A 40-minute inquiry lesson comprising demonstration, proposal, experiment, and report to 224 ninth-grade students organized by the author provided evidence that situational interest can be developed through such activities compared to copying notes from the text and during the lecture. Situational interest, generated by the aspects of a specific situation (e.g., a spectacular demonstration may arouse students’ interest temporarily, even if they are not normally interested in science), is a short-time interest. Although it is a transient occurrence, the author’s previous findings suggest that situational interest, if experienced repeatedly, can have powerful/wide-ranging effects on student motivation. The author identifies sources of situational interest as, for example, learning, choice, novelty, physical activity, social involvement, etc., the strategies that may be especially relevant and accessible in informal learning environments.
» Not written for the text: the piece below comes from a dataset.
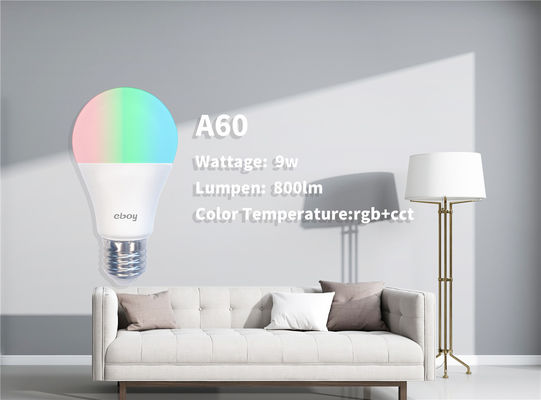 A60 Wi-Fi+Bluetooth Smart Bulb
Baram-Tsabari, A. & Yarden, A. (2009). Identifying meta-clusters of student’s interest in science and their change with age. Journal of Research in Science Teaching, 46(9), 999–1022.
If student interest in science is a predictor of careers in science, how can we characterize student interest across ages? Analyzing 6,000 questions from students gathered from informal science settings such as questions submitted to TV shows or Ask-a-Scientist websites, this study classifies student interest in science into six clusters. Younger students (K-9) showed interest in zoology, technology, and astrophysics while older students (10–12) showed interest in physics, chemistry, and biology. This shift of interest to science topics covered in school is relevant to informal science learning as informal spaces have the opportunity to provide advanced and supplementary experiences beyond science in school with the goal of expanding on established interests and also providing learners with opportunities to encounter other ideas and generate new interests.
Wong, B. (2012). Identifying with science: A case study of two 13-year-old “high achieving working class” British Asian girls. International Journal of Science Education, 34(1), 43–65.
This paper presents a case study of two currently high-achieving 13-year-old British Asian schoolgirls: One appears keen to pursue advanced science learning, whilst the other seems more likely to reject such a path. Wong’s discussion offers insight into how young people develop an identity with science—or not. His analysis adds to the literature on why students rapidly lose interest in science on reaching adolescence and secondary school.